Ein Bildergedächtnis von Vergangenheit und Gegenwart

All das, was auf Youtube existiert, ist für immer gespeichert. Der einzelne Nutzer mag dann und wann ein Video löschen, aber die Masse der Videos an sich wächst und wächst und wächst. Youtube ist deshalb auch das größte Videoarchiv, das es jemals gab und damit ein Bildergedächtnis von Vergangenheit und Gegenwart. Es ist unermesslich, wie viel Kulturgut hier gespeichert ist, und es lässt sich heute noch nicht absehen, welcher Nutzen in der Zukunft aus der Datenmenge noch zu ziehen sein wird. Algorithmen, die die einzelnen Bilder der Videos durchsuchen, gibt es bereits. Irgendwann wird man daran arbeiten können, Videos nach den Bestandteilen ihrer Aufnahmen zu ordnen; dann werden ganz neue Zusammenhänge und Abhängigkeiten sichtbar werden.
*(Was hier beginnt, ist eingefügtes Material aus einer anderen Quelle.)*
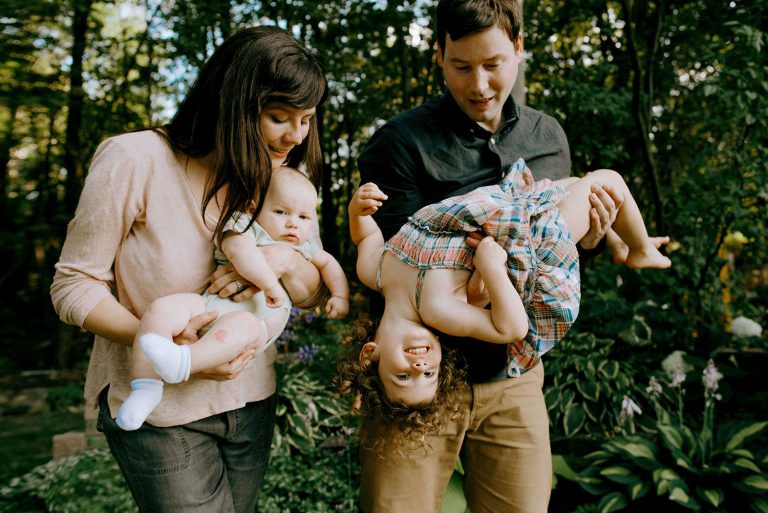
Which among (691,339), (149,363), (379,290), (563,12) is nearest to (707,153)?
(691,339)

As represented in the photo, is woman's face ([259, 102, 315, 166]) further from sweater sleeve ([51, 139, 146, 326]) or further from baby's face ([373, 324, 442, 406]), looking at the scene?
baby's face ([373, 324, 442, 406])

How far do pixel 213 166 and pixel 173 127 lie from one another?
0.47 feet

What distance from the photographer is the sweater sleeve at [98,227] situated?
1.39 meters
Auf Youtube ist fast alles zu sehen, was es zu sehen gibt. Menschen werden geboren, Menschen sterben, zwischendrin stellen sie eine Menge Dinge an. Und von allem, dessen Darstellung nicht - wie Sex - amerikanischer Moral oder, weniger wichtig, geltenden Gesetzen widersprechen würde, gibt es Aufnahmen. Gemäß dem ersten Youtube-Motto: "Broadcast Yourself" - versende dich selbst. Werde Teil der digitalen Kultur. Jeder hofft hier auf Publikum, und Youtube gibt allen Grund zur Hoffnung. Die Plattform ist eine demokratisierte Abspielfläche. Nur das technische Format des Videos klammert die Inhalte zusammen. Eine rare Schwarz-Weiß-Aufnahme von Gottfried Benn steht neben Waschmittelwerbung. Alles ist möglich, auch die absurdesten Karrieren. Hier kann die nach klassischen Kriterien unwichtigste Aufnahme den größten Ruhm erlangen. In der alten Welt lief es andersrum: Professionell gemachte Videos erhielten die meisten Zuschauer.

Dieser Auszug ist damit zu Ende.